Patients with psoriasis have an increased risk of cancer, which may be due to impaired immune surveillance, immune modulatory treatments, chronic inflammation and/or co-risk factors such as obesity. The increase in treatment-independent solid cancers, including urinary/bladder cancers, oropharynx/larynx, liver/gallbladder and colon/rectal cancers, seem to be linked to alcohol and smoking. Lung cancer and nonmelanoma skin cancer are also increased in patients with psoriasis. The risk of nonmelanoma skin cancer increases with age and severity of psoriasis. It is also higher in men, particularly for squamous cell carcinoma, which may reflect previous exposure to PUVA and/or ciclosporin. The risk of cutaneous T-cell lymphoma is substantially higher in patients with moderate-to-severe psoriasis. Biologic therapies are independently associated with a slight increase risk of cancer, but this is less than ciclosporin, with the risk confounded by disease severity and other co-risk factors. The risk of cancer from low-dose methotrexate is likely minimal. In contrast, acitretin is likely protective against a variety of solid and haematological malignancies. The data on small molecule therapies such as apremilast are too immature for comment, although no signal has yet been identified. The decision whether to stop psoriasis immune modulatory treatments following a diagnosis of cancer, and when to resume, needs to be considered in the context of the patients' specific cancer. However, there is no absolute need to stop any treatment other than possibly ciclosporin, unless there is a concern over an increased risk of serious infection or drug-drug interaction with cancer-directed therapies, including radiotherapy.

Psoriasis and infection. A clinical practice narrative.
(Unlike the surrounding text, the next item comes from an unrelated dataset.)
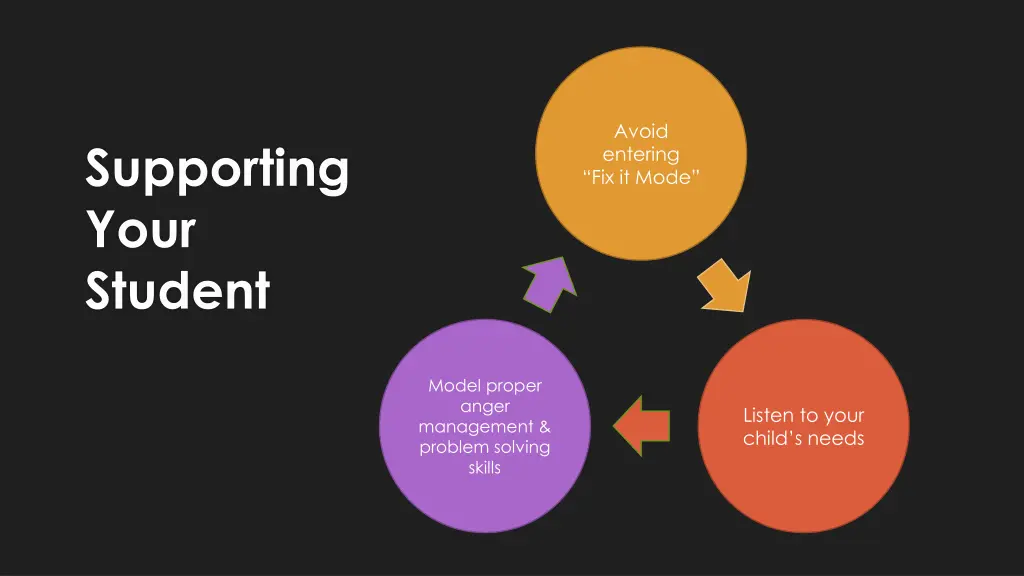 Supporting Your Student

Avoid entering “Fix it Mode”

Listen to your child’s needs

Model proper anger management & problem solving skills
The Australasian Psoriasis Collaboration has developed a clinical practice narrative with respect to the relationship between psoriasis, its treatment and infection. The cutaneous microbiome of patients with psoriasis is different to those without psoriasis, although the significance of this is unclear. Whilst a wide range of microorganisms has been associated with psoriasis (including ß-haemolytic streptococci, Staphylococcus aureus, Porphyromonas gingivalis, Candida albicans, Chlamydia psittaci, human immunodeficiency virus and hepatitis C virus), there is limited evidence that antimicrobial therapy is of direct benefit in preventing flares of psoriasis. Psoriasis is independently associated with an increased risk of serious infection, but the absolute risk is low. The risk of serious infections is further increased with immune-modulatory treatments. The decision whether to, and when to, stop or resume immune-modulatory treatment after a serious infection has occurred depends on risk assessment for that patient, taking into account the infection being treated, the risk of recurrent infection, any interventions that can modify the risk and the need for psoriasis control. Live vaccines (e.g. MMR, varicella, zoster and yellow fever) are generally contraindicated in patients with psoriasis on immune-modulatory agents, but this depends on the degree of immune suppression and individual risk factors. Wound healing in psoriasis is normal. Treatment with infliximab, adalimumab, etanercept, methotrexate and ciclosporin can safely be continued through low-risk surgical procedures. For moderate- and high-risk surgeries, a case-by-case approach should be taken based on the patient's individual risk factors and comorbidities.